オガワ テツヤ   Ogawa Tetsuya
  小川 哲也
   所属   医学部 医学科(附属足立医療センター)
   職種   教授
論文種別 症例報告
言語種別 日本語
査読の有無 査読あり
表題 MPO-ANCA 関連血管炎の臨床病理学的アプローチによる腎病態の検討
掲載誌名 正式名:日本腎臓学会誌
略  称:JJN
ISSNコード:03852385
巻・号・頁 50(7),927-933頁
著者・共著者 Mitsuyo Itabashi, Wako Yumura, Misao Tsukada, Satsuki Shirota, Takashi Takei, Tetsuya Ogawa, Takumi Yoshida, Keiko Uchida, Ken Tsuchiya, Kosaku Nitta,
発行年月 2008/07
概要 目 的:急速進行性の腎障害を有し,腎生検を施行した MPO-ANCA 関連血管炎の症例を対象とし,病理および
臨床所見,治療内容および予後について検討した。
方 法:血管炎としての活動病態を Birmingham Vasculitis Activity Score(BVAS)で評価した。
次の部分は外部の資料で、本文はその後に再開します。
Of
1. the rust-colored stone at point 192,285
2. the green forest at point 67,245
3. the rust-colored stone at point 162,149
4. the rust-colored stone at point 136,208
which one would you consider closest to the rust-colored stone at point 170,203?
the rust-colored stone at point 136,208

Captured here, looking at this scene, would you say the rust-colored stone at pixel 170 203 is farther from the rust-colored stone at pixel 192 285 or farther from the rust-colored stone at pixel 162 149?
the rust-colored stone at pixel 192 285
腎生検所見は,糸球
体,間質および血管病変をスコアリングして評価した。腎予後は,1 年後に維持透析に至った群と,透析離脱例
も含めた腎機能保存群に分けて検討した。
結 果:平均年齢は 58.6±13.9 歳で,60 代が 44 %と最も多かった。血管炎の活動性は BVAS で平均 14.8±3.2 で
あった。CRP は腎限局型では 1.2±1.4,多臓器型では 12.6±10.5 と有意に腎限局型は低値であった(p=0.0079)。一
方,MPO-ANCA は腎限局型では 393±320EU,多臓器型では 355±280EU であり,両群の間に有意差はなかった
(p=0.793)。腎生検時の血清クレアチニン値は腎生存群では 3.57±2.31 mg/dL であり,透析移行群における
9.10±2.6 mg/dL に比し有意に低値であった(p=0.000259)。腎病理所見では,全糸球体における全節性硬化糸球
体率は,腎生存群が 24.7±19.9 %,透析移行群が 68.5±19.7 %と透析移行群は有意に高値であった(p=0.002)。
半月体形成率と腎予後には明らかな相関はなかった。初期治療 1 年後の時点で腎生存率は 67 %であった。
結 語:腎単独型に比し,多臓器型では有意に CRP が高かった。腎生検による全節性硬化糸球体の割合は腎予後
と強い相関を示し,腎生検時の血清クレアチニン値は腎予後に関係する因子であった。